Вернулся крадучись, вполз под одеяло. Табло светится зелёным – 3: 33. Странное время. И смысл вдруг – тоже странный. Надо срочно загадать что-нибудь. Что? Мысли путаются, не знаю, с чего начать разматывать эту странность.
Пульсирует двоеточие после «тройки». В комнате душновато, но старую фрамугу открыть сложно, тем более сейчас – значит разбудить не только своих, но и соседей.
Открыть бы все окна, вдохнуть во всю грудь! Приласкать жену? Боюсь, меня не хватит. Лежу, и во мне теплятся нежность и благодарность. Она спит. И я вижу – даже во сне всё понимает. Я уверен. Зачем спешить, если рядом – жена, которая всё понимает. Вот, если она сейчас шелохнётся…
Закрываю глаза. Возвращаюсь в недавнее виде’ние. Вот оно! Какие-то детали пропали, но какие? Надо будет спросить у тёщи – что означает этот сон? Она мастерица, от бабушки научилась сны разгадывать.
Так. Что же там было? Вот это огромное существо. Дальше… Явно дополняю своими фантазиями! Настроение портится. А так хочется узнать точно, услышать про что-нибудь хорошее.
Неожиданно мгновенно засыпаю. Вздрагиваю от гудения электронных часов. Оно похоже на подлетающего майского жука. Давлю на кнопку. Встаю. Как ломит плечи. Совсем не отдохнул после вчерашней работы.
И это странное пробуждение ночью.
Шесть часов. Что же мне почудилось? Да! Звонок телефона. Надо собираться на работу. И поточнее вспомнить к вечеру, с тёщей поделиться.
Брожу бестолково по одному и тому же маршруту – кухня-ванная. Эти пробежки примиряют меня со сновидением, перешедшим в явь. Заторможенно ступаю, вкрадчиво. Мне мешает ночное воспоминание. Оно отвлекает от постоянной череды утренних движений и сборов на работу.

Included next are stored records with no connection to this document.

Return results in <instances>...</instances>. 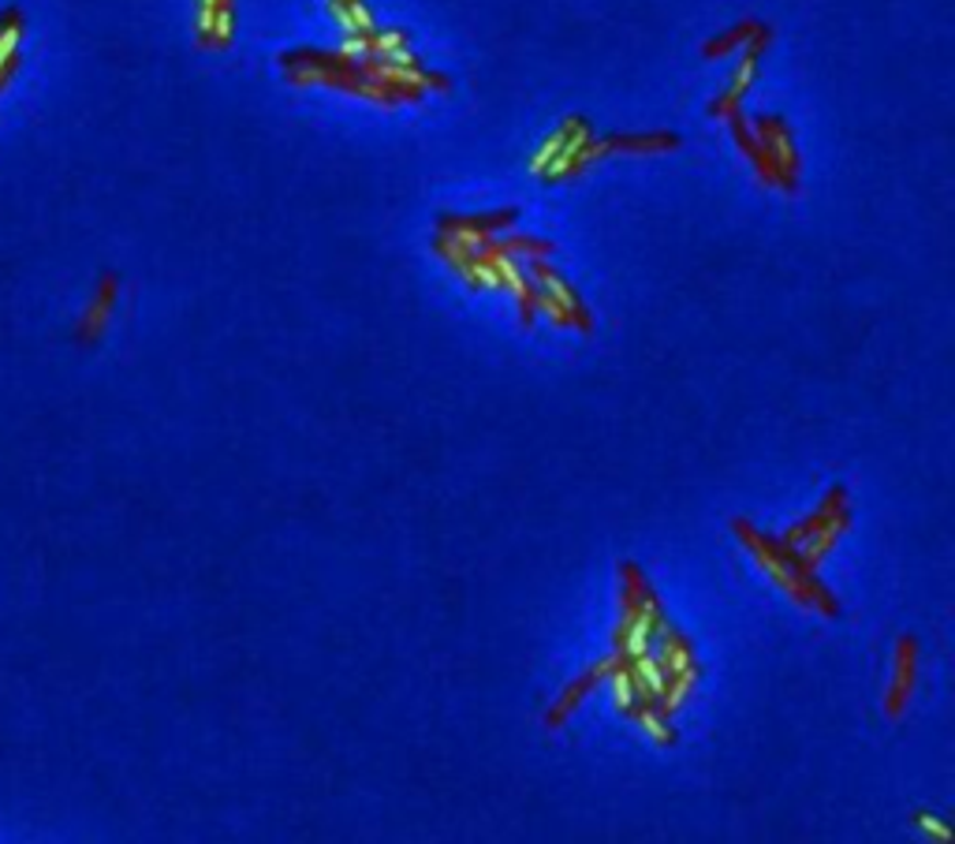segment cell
I'll return each instance as SVG.
<instances>
[{
	"mask_svg": "<svg viewBox=\"0 0 955 844\" xmlns=\"http://www.w3.org/2000/svg\"><path fill=\"white\" fill-rule=\"evenodd\" d=\"M213 20H217V0H198V45L209 49L213 38Z\"/></svg>",
	"mask_w": 955,
	"mask_h": 844,
	"instance_id": "cell-22",
	"label": "cell"
},
{
	"mask_svg": "<svg viewBox=\"0 0 955 844\" xmlns=\"http://www.w3.org/2000/svg\"><path fill=\"white\" fill-rule=\"evenodd\" d=\"M843 505H848V489H843L840 483L829 486V494L822 497V505H817L811 516H803V520H799V523H791V528H788L784 534H780V542H784V546H795V550H799L806 539H814L817 531L829 528V523L836 520V512H840Z\"/></svg>",
	"mask_w": 955,
	"mask_h": 844,
	"instance_id": "cell-9",
	"label": "cell"
},
{
	"mask_svg": "<svg viewBox=\"0 0 955 844\" xmlns=\"http://www.w3.org/2000/svg\"><path fill=\"white\" fill-rule=\"evenodd\" d=\"M915 677H918V639L915 635H899L893 650V684H888V695H885V714L893 721L904 718L907 703H911Z\"/></svg>",
	"mask_w": 955,
	"mask_h": 844,
	"instance_id": "cell-5",
	"label": "cell"
},
{
	"mask_svg": "<svg viewBox=\"0 0 955 844\" xmlns=\"http://www.w3.org/2000/svg\"><path fill=\"white\" fill-rule=\"evenodd\" d=\"M590 135H594V131H590V120H582V124L575 127V131H571V139L563 142V150L557 153V158H552V165L541 172V176H545V184H560V180H563V165H568V161L575 158V153H579V147H582V142L590 139Z\"/></svg>",
	"mask_w": 955,
	"mask_h": 844,
	"instance_id": "cell-18",
	"label": "cell"
},
{
	"mask_svg": "<svg viewBox=\"0 0 955 844\" xmlns=\"http://www.w3.org/2000/svg\"><path fill=\"white\" fill-rule=\"evenodd\" d=\"M280 68H322V71H343V76H362V60L348 57L343 49H288L280 53Z\"/></svg>",
	"mask_w": 955,
	"mask_h": 844,
	"instance_id": "cell-11",
	"label": "cell"
},
{
	"mask_svg": "<svg viewBox=\"0 0 955 844\" xmlns=\"http://www.w3.org/2000/svg\"><path fill=\"white\" fill-rule=\"evenodd\" d=\"M23 34H26V15L23 8L8 4L0 12V90L8 86V79L15 76L20 68V45H23Z\"/></svg>",
	"mask_w": 955,
	"mask_h": 844,
	"instance_id": "cell-12",
	"label": "cell"
},
{
	"mask_svg": "<svg viewBox=\"0 0 955 844\" xmlns=\"http://www.w3.org/2000/svg\"><path fill=\"white\" fill-rule=\"evenodd\" d=\"M758 20H743V23H735L732 31H724V34H717V38H709L706 45H702V57L706 60H721V57H727V53H735V49H743V45H747L750 38H754V31H758Z\"/></svg>",
	"mask_w": 955,
	"mask_h": 844,
	"instance_id": "cell-16",
	"label": "cell"
},
{
	"mask_svg": "<svg viewBox=\"0 0 955 844\" xmlns=\"http://www.w3.org/2000/svg\"><path fill=\"white\" fill-rule=\"evenodd\" d=\"M911 825H915V830H922L930 841H941V844H948V841H952V825H948V822H941V819H933L930 811H915V814H911Z\"/></svg>",
	"mask_w": 955,
	"mask_h": 844,
	"instance_id": "cell-20",
	"label": "cell"
},
{
	"mask_svg": "<svg viewBox=\"0 0 955 844\" xmlns=\"http://www.w3.org/2000/svg\"><path fill=\"white\" fill-rule=\"evenodd\" d=\"M851 528V508L843 505L840 512H836V520L829 523V528L825 531H817L814 539H806L803 546H799V557H803V565L806 568H817L825 560V553H829L836 542H840V534Z\"/></svg>",
	"mask_w": 955,
	"mask_h": 844,
	"instance_id": "cell-13",
	"label": "cell"
},
{
	"mask_svg": "<svg viewBox=\"0 0 955 844\" xmlns=\"http://www.w3.org/2000/svg\"><path fill=\"white\" fill-rule=\"evenodd\" d=\"M769 42H772V31L761 23L758 31H754V38L743 45V57H739V68H735L732 83H727L721 94L709 102V116H713V120H727V116L743 108V102H747V94L754 86V79H758V68H761V57H766Z\"/></svg>",
	"mask_w": 955,
	"mask_h": 844,
	"instance_id": "cell-2",
	"label": "cell"
},
{
	"mask_svg": "<svg viewBox=\"0 0 955 844\" xmlns=\"http://www.w3.org/2000/svg\"><path fill=\"white\" fill-rule=\"evenodd\" d=\"M520 210L515 206H504V210L493 213H441L436 217V232H452V235H497L508 232L515 224Z\"/></svg>",
	"mask_w": 955,
	"mask_h": 844,
	"instance_id": "cell-8",
	"label": "cell"
},
{
	"mask_svg": "<svg viewBox=\"0 0 955 844\" xmlns=\"http://www.w3.org/2000/svg\"><path fill=\"white\" fill-rule=\"evenodd\" d=\"M616 666H620V661H616V655H608V658L597 661V666H590L582 677L571 680V684L560 692L557 703L549 706V714H545V729H560V725L568 721L571 714H575L579 706H582V698H586L597 684H605V680L616 673Z\"/></svg>",
	"mask_w": 955,
	"mask_h": 844,
	"instance_id": "cell-6",
	"label": "cell"
},
{
	"mask_svg": "<svg viewBox=\"0 0 955 844\" xmlns=\"http://www.w3.org/2000/svg\"><path fill=\"white\" fill-rule=\"evenodd\" d=\"M727 124H732V135H735V147L743 150V158L750 161L754 172H758V180L766 187H780V176H777V165H772V158L766 153V147L758 142V135H754V127L747 124V113H732L727 116Z\"/></svg>",
	"mask_w": 955,
	"mask_h": 844,
	"instance_id": "cell-10",
	"label": "cell"
},
{
	"mask_svg": "<svg viewBox=\"0 0 955 844\" xmlns=\"http://www.w3.org/2000/svg\"><path fill=\"white\" fill-rule=\"evenodd\" d=\"M679 147L676 131H645V135H605V139H594L590 135L579 147L575 158L563 165V180H579L594 161L608 158V153H668Z\"/></svg>",
	"mask_w": 955,
	"mask_h": 844,
	"instance_id": "cell-1",
	"label": "cell"
},
{
	"mask_svg": "<svg viewBox=\"0 0 955 844\" xmlns=\"http://www.w3.org/2000/svg\"><path fill=\"white\" fill-rule=\"evenodd\" d=\"M523 269H526V277H531L534 285L545 288V292H549V296H557V303H560L563 311H568V317H571V329H579V333H590V329H594V317H590L586 303H582L579 288L571 285V280H563V277L557 274V269L549 266V258H523Z\"/></svg>",
	"mask_w": 955,
	"mask_h": 844,
	"instance_id": "cell-4",
	"label": "cell"
},
{
	"mask_svg": "<svg viewBox=\"0 0 955 844\" xmlns=\"http://www.w3.org/2000/svg\"><path fill=\"white\" fill-rule=\"evenodd\" d=\"M698 680H702V666H698V661H695V666H687V669H679V673H668L665 692H661V698H657V714H661V718H672V714H676L679 706L687 703Z\"/></svg>",
	"mask_w": 955,
	"mask_h": 844,
	"instance_id": "cell-15",
	"label": "cell"
},
{
	"mask_svg": "<svg viewBox=\"0 0 955 844\" xmlns=\"http://www.w3.org/2000/svg\"><path fill=\"white\" fill-rule=\"evenodd\" d=\"M116 299H120V277H116L113 269H108V274H102V280H97V292H94V299H90L83 322H79L75 344H83V348H94V344L105 337L108 317H113V311H116Z\"/></svg>",
	"mask_w": 955,
	"mask_h": 844,
	"instance_id": "cell-7",
	"label": "cell"
},
{
	"mask_svg": "<svg viewBox=\"0 0 955 844\" xmlns=\"http://www.w3.org/2000/svg\"><path fill=\"white\" fill-rule=\"evenodd\" d=\"M534 303H538V311H541V314H549V317H552V325H557V329H571V317H568V311H563V307L557 303V296H549V292H545V288H538V299H534Z\"/></svg>",
	"mask_w": 955,
	"mask_h": 844,
	"instance_id": "cell-21",
	"label": "cell"
},
{
	"mask_svg": "<svg viewBox=\"0 0 955 844\" xmlns=\"http://www.w3.org/2000/svg\"><path fill=\"white\" fill-rule=\"evenodd\" d=\"M631 721H634V725H642L645 737H650L653 743H661V748H672V743L679 740V737H676V729H672V725H668V718H661V714H657V710H650V706H642V710H634V714H631Z\"/></svg>",
	"mask_w": 955,
	"mask_h": 844,
	"instance_id": "cell-19",
	"label": "cell"
},
{
	"mask_svg": "<svg viewBox=\"0 0 955 844\" xmlns=\"http://www.w3.org/2000/svg\"><path fill=\"white\" fill-rule=\"evenodd\" d=\"M582 120H586V116H568V120H563V124L557 127V131H552L549 139L541 142L538 153H534V158H531V172H534V176H541V172L552 165V158H557V153L563 150V142L571 139V131H575V127H579Z\"/></svg>",
	"mask_w": 955,
	"mask_h": 844,
	"instance_id": "cell-17",
	"label": "cell"
},
{
	"mask_svg": "<svg viewBox=\"0 0 955 844\" xmlns=\"http://www.w3.org/2000/svg\"><path fill=\"white\" fill-rule=\"evenodd\" d=\"M481 243H486L489 251L497 254H512V258H549L552 251V240H541V235H481Z\"/></svg>",
	"mask_w": 955,
	"mask_h": 844,
	"instance_id": "cell-14",
	"label": "cell"
},
{
	"mask_svg": "<svg viewBox=\"0 0 955 844\" xmlns=\"http://www.w3.org/2000/svg\"><path fill=\"white\" fill-rule=\"evenodd\" d=\"M754 135H758V142L766 147V153L772 158V165H777V176H780V190H795L799 187V153H795V139H791V127L784 116H758L754 120Z\"/></svg>",
	"mask_w": 955,
	"mask_h": 844,
	"instance_id": "cell-3",
	"label": "cell"
}]
</instances>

Прозевал, и яйца сварились круто. А хотел – всмятку. Запиваю остывшим крепким чаем, глотаю плотную массу. Вкус горький. И не чая, и не яиц – невкусная, разбавленная сухомятка.
Сонная жена появляется в ночнушке. На белом фоне цветочки синие льна.
Целует меня, не открывая глаз, уходит в туалет. Ждать некогда. Выхожу на лестницу. Шум сливаемой воды в туалете – вдогонку.
Бегу на трамвай, надо успеть.
Сажусь у окна, прикрываю глаза, впадаю в забытьё, но свою остановку не проехал. Привычка – великое дело! Выхожу. Здесь почти все выходят.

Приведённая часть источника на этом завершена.